I would like to create a program that uses a convolutional neural network to create an output of what famous quotes from movies or soundtracks would sound like from a learned expression of gathered data, from 10,000 files (mp3's or mp4 conversions to mp3's), using a “scalar” system to program the output by different levels of detection: with frequency and time. The program would go through each individual layer of detection to find, on a 0 to 1 spectrum, how high each millisecond of playback is interpreted. The closer to 1 the number is, the more “voice” the frequency is per millisecond.

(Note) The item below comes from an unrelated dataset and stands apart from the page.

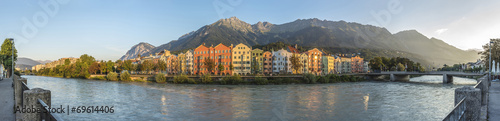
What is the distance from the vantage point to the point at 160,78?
79.5 meters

This would mean 5000 milliseconds of voice. in a pattern per ‘example’ would be needed from each given example analyzed. 5000? Why such a randomly seeming number? 5000 milliseconds are in 5 seconds, thus why we need to analyze that many. Creating a visualization of the soundbite would be simple to do, by illustrating it with a depiction of a scrolling horizontal set of pixels that represents the length of time and the vertical axis which represents the frequency of the pitch. The x axis would be negative infinity to positivity infinity while the y axis would be the same, but, to make things simple, most humans can only hear up to 13,000 MHz, so that’s where we’d cap the boundaries for positive frequency.

So taking all of that into account, we could create and image with the dimensions 1300xtime, where as 1 millisecond is 1 pixel created on the horizontal scrolling axis. 1300 to condense the image into a smaller representation because 13,000 is just a lot to render and would require a lot of computing power.